### DATA LINES:
==================================================

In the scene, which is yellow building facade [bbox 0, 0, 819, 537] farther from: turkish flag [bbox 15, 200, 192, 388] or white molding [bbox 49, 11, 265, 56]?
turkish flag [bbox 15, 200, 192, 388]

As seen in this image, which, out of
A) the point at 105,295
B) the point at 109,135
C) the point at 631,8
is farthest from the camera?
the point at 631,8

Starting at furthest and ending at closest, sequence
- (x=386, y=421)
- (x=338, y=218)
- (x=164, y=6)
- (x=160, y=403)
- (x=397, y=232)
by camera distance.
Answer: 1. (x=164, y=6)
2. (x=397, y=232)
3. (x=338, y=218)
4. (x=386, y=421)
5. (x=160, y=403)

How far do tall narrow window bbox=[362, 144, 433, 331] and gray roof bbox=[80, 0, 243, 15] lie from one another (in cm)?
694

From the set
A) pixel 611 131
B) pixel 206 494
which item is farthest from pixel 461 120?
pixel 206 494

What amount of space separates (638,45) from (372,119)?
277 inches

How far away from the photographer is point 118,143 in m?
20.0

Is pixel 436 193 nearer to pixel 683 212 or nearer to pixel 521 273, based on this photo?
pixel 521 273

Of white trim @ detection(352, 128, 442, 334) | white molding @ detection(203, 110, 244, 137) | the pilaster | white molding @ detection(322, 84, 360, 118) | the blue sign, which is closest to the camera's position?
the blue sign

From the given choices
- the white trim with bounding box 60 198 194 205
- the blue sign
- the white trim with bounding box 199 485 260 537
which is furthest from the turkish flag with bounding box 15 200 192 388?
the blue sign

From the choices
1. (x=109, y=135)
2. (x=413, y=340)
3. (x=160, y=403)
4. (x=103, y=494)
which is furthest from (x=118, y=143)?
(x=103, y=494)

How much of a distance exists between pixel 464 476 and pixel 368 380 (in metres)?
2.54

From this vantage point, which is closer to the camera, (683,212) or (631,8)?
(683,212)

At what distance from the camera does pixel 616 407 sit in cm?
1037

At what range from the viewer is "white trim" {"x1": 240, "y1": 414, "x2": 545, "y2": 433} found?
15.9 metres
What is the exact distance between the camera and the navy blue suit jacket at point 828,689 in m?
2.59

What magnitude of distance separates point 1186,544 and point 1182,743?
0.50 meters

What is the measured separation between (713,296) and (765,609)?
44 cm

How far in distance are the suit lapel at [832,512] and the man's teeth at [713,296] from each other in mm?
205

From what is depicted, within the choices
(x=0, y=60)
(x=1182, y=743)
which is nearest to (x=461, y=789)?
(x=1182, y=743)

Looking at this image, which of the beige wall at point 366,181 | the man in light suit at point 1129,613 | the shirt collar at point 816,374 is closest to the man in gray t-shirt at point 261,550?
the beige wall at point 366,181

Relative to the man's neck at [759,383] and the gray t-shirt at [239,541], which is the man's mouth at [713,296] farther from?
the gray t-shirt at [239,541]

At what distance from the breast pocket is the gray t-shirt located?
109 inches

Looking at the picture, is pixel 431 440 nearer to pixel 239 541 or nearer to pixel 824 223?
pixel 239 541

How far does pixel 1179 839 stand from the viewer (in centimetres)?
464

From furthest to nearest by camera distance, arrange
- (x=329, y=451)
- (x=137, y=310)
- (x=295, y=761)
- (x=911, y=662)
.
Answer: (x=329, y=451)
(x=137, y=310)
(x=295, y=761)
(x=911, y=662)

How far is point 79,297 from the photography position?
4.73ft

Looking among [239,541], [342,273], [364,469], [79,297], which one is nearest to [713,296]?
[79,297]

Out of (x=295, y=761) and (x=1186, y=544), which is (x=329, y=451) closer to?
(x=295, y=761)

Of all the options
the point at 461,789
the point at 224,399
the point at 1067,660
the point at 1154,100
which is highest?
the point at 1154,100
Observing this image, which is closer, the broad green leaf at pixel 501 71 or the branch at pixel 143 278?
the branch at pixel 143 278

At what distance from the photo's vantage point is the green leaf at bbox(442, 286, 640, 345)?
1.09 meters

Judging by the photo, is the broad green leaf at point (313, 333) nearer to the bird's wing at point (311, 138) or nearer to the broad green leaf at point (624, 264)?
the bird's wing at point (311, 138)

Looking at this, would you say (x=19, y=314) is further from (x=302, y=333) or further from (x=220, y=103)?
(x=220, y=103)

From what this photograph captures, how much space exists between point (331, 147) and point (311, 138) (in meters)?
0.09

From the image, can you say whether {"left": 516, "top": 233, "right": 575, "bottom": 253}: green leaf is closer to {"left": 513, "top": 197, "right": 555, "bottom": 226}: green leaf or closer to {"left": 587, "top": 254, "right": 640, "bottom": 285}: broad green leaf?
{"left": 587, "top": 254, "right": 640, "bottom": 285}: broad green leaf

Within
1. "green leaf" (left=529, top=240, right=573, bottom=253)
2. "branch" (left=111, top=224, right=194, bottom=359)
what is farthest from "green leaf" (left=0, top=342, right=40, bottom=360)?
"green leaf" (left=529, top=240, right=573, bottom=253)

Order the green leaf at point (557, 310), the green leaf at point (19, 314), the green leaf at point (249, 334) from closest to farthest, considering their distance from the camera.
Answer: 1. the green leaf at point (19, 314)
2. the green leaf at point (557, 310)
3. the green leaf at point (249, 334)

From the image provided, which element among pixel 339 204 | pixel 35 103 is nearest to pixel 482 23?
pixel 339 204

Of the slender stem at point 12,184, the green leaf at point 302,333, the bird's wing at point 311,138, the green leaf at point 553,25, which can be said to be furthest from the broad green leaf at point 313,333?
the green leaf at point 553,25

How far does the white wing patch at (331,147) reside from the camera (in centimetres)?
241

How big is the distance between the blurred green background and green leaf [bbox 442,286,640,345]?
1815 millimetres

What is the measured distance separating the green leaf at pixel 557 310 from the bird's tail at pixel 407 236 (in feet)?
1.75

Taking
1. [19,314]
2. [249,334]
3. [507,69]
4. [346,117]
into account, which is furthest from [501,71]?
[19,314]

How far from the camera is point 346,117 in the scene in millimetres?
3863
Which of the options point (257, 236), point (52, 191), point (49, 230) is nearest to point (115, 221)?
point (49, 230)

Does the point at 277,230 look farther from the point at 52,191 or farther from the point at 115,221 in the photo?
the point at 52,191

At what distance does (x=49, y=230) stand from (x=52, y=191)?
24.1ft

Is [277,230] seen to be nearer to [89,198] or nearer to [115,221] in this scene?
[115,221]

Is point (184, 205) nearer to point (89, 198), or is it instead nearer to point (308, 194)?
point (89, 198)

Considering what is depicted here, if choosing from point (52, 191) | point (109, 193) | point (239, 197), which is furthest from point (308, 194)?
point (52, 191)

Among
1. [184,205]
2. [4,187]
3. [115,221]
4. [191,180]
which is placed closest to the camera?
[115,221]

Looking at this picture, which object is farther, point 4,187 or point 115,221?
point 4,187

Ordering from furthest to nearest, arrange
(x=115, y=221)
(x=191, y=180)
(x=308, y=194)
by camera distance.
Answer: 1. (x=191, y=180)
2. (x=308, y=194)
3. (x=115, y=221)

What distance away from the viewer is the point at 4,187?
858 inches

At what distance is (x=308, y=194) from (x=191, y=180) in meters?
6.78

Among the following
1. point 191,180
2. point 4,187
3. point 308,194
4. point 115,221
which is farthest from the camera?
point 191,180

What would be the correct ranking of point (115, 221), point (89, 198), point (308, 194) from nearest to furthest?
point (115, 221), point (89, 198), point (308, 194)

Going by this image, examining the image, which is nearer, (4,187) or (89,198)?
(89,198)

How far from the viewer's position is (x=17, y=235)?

==================================================

### EXERCISE DESCRIPTION:
Quote every record above exactly.

### RESULT OF THIS EXERCISE:
In the scene, which is yellow building facade [bbox 0, 0, 819, 537] farther from: turkish flag [bbox 15, 200, 192, 388] or white molding [bbox 49, 11, 265, 56]?
turkish flag [bbox 15, 200, 192, 388]

As seen in this image, which, out of
A) the point at 105,295
B) the point at 109,135
C) the point at 631,8
is farthest from the camera?
the point at 631,8

Starting at furthest and ending at closest, sequence
- (x=386, y=421)
- (x=338, y=218)
- (x=164, y=6)
- (x=160, y=403)
- (x=397, y=232)
by camera distance.
Answer: 1. (x=164, y=6)
2. (x=397, y=232)
3. (x=338, y=218)
4. (x=386, y=421)
5. (x=160, y=403)

How far do tall narrow window bbox=[362, 144, 433, 331] and gray roof bbox=[80, 0, 243, 15] lie from one another (in cm)?
694

From the set
A) pixel 611 131
B) pixel 206 494
which item is farthest from pixel 461 120?
pixel 206 494

What amount of space separates (638,45) from (372,119)?
277 inches

How far away from the photographer is point 118,143 in m?
20.0

Is pixel 436 193 nearer to pixel 683 212 or nearer to pixel 521 273, based on this photo?
pixel 521 273

Of white trim @ detection(352, 128, 442, 334) | white molding @ detection(203, 110, 244, 137) | the pilaster | white molding @ detection(322, 84, 360, 118) | the blue sign, which is closest to the camera's position?
the blue sign

From the given choices
- the white trim with bounding box 60 198 194 205
- the blue sign
- the white trim with bounding box 199 485 260 537
which is furthest from the turkish flag with bounding box 15 200 192 388?
the blue sign

From the choices
1. (x=109, y=135)
2. (x=413, y=340)
3. (x=160, y=403)
4. (x=103, y=494)
which is furthest from (x=118, y=143)?
(x=103, y=494)

How much of a distance exists between pixel 464 476 and pixel 368 380 (in metres)?
2.54

From this vantage point, which is closer to the camera, (683,212) or (631,8)?
(683,212)

At what distance from the camera does pixel 616 407 sit in cm?
1037

At what range from the viewer is "white trim" {"x1": 240, "y1": 414, "x2": 545, "y2": 433} found?
15.9 metres
What is the exact distance between the camera and the navy blue suit jacket at point 828,689 in m?
2.59

What magnitude of distance separates point 1186,544 and point 1182,743?
0.50 meters

What is the measured separation between (713,296) and (765,609)?
44 cm

How far in distance are the suit lapel at [832,512] and the man's teeth at [713,296] from each other in mm?
205

From what is depicted, within the choices
(x=0, y=60)
(x=1182, y=743)
which is nearest to (x=461, y=789)?
(x=1182, y=743)

Looking at this image, which of the beige wall at point 366,181 | the man in light suit at point 1129,613 | the shirt collar at point 816,374 is closest to the man in gray t-shirt at point 261,550?
the beige wall at point 366,181

Relative to the man's neck at [759,383] and the gray t-shirt at [239,541], which is the man's mouth at [713,296] farther from?
the gray t-shirt at [239,541]

At what distance from the breast pocket is the gray t-shirt located?
109 inches

Looking at the picture, is pixel 431 440 nearer to pixel 239 541 or nearer to pixel 824 223?
pixel 239 541

How far does pixel 1179 839 stand from the viewer (in centimetres)?
464

From furthest to nearest by camera distance, arrange
- (x=329, y=451)
- (x=137, y=310)
- (x=295, y=761)
- (x=911, y=662)
.
Answer: (x=329, y=451)
(x=137, y=310)
(x=295, y=761)
(x=911, y=662)

How far is point 79,297 from the photography position?
4.73ft

Looking among [239,541], [342,273], [364,469], [79,297], which one is nearest to [713,296]?
[79,297]

Out of (x=295, y=761) and (x=1186, y=544), which is (x=329, y=451) closer to?
(x=295, y=761)

Of all the options
the point at 461,789
the point at 224,399
the point at 1067,660
the point at 1154,100
which is highest?
the point at 1154,100
Observing this image, which is closer, the broad green leaf at pixel 501 71 or the branch at pixel 143 278?
the branch at pixel 143 278

At what distance from the photo's vantage point is the green leaf at bbox(442, 286, 640, 345)?
1.09 meters

Judging by the photo, is the broad green leaf at point (313, 333) nearer to the bird's wing at point (311, 138) or nearer to the broad green leaf at point (624, 264)?
the bird's wing at point (311, 138)

Looking at this, would you say (x=19, y=314) is further from (x=302, y=333) or further from (x=220, y=103)?
(x=220, y=103)

From what this photograph captures, how much space exists between point (331, 147) and point (311, 138) (in meters)?
0.09

From the image, can you say whether {"left": 516, "top": 233, "right": 575, "bottom": 253}: green leaf is closer to {"left": 513, "top": 197, "right": 555, "bottom": 226}: green leaf or closer to {"left": 587, "top": 254, "right": 640, "bottom": 285}: broad green leaf?
{"left": 587, "top": 254, "right": 640, "bottom": 285}: broad green leaf

Within
1. "green leaf" (left=529, top=240, right=573, bottom=253)
2. "branch" (left=111, top=224, right=194, bottom=359)
what is farthest from "green leaf" (left=0, top=342, right=40, bottom=360)?
"green leaf" (left=529, top=240, right=573, bottom=253)

Order the green leaf at point (557, 310), the green leaf at point (19, 314), the green leaf at point (249, 334) from closest to farthest, considering their distance from the camera.
Answer: 1. the green leaf at point (19, 314)
2. the green leaf at point (557, 310)
3. the green leaf at point (249, 334)

From the image provided, which element among pixel 339 204 | pixel 35 103 is nearest to pixel 482 23?
pixel 339 204

Of the slender stem at point 12,184, the green leaf at point 302,333, the bird's wing at point 311,138, the green leaf at point 553,25, which can be said to be furthest from the broad green leaf at point 313,333?
the green leaf at point 553,25

How far does the white wing patch at (331,147) reside from the camera (in centimetres)?
241

How big is the distance between the blurred green background and green leaf [bbox 442,286,640,345]?
1815 millimetres

What is the measured distance separating the green leaf at pixel 557 310 from the bird's tail at pixel 407 236 (in feet)?
1.75

Taking
1. [19,314]
2. [249,334]
3. [507,69]
4. [346,117]
into account, which is furthest from [501,71]?
[19,314]

How far from the camera is point 346,117 in the scene in millimetres?
3863
Which of the options point (257, 236), point (52, 191), point (49, 230) is nearest to point (115, 221)?
point (49, 230)

Does the point at 277,230 look farther from the point at 52,191 or farther from the point at 115,221 in the photo?
the point at 52,191

At what distance does (x=49, y=230) stand from (x=52, y=191)?
24.1ft

Is [277,230] seen to be nearer to [89,198] or nearer to [115,221] in this scene?
[115,221]

Is point (184, 205) nearer to point (89, 198), or is it instead nearer to point (308, 194)?
point (89, 198)

Considering what is depicted here, if choosing from point (52, 191) | point (109, 193) | point (239, 197), which is furthest from point (308, 194)?
point (52, 191)

Among
1. [184,205]
2. [4,187]
3. [115,221]
4. [191,180]
which is placed closest to the camera?
[115,221]

Looking at this picture, which object is farther, point 4,187 or point 115,221?
point 4,187

Ordering from furthest to nearest, arrange
(x=115, y=221)
(x=191, y=180)
(x=308, y=194)
by camera distance.
Answer: 1. (x=191, y=180)
2. (x=308, y=194)
3. (x=115, y=221)

What distance away from the viewer is the point at 4,187?
858 inches

At what distance is (x=308, y=194) from (x=191, y=180) in meters?
6.78

Among the following
1. point 191,180
2. point 4,187
3. point 308,194
4. point 115,221
which is farthest from the camera?
point 191,180

What would be the correct ranking of point (115, 221), point (89, 198), point (308, 194) from nearest to furthest?
point (115, 221), point (89, 198), point (308, 194)

Going by this image, examining the image, which is nearer, (4,187) or (89,198)?
(89,198)

How far from the viewer's position is (x=17, y=235)?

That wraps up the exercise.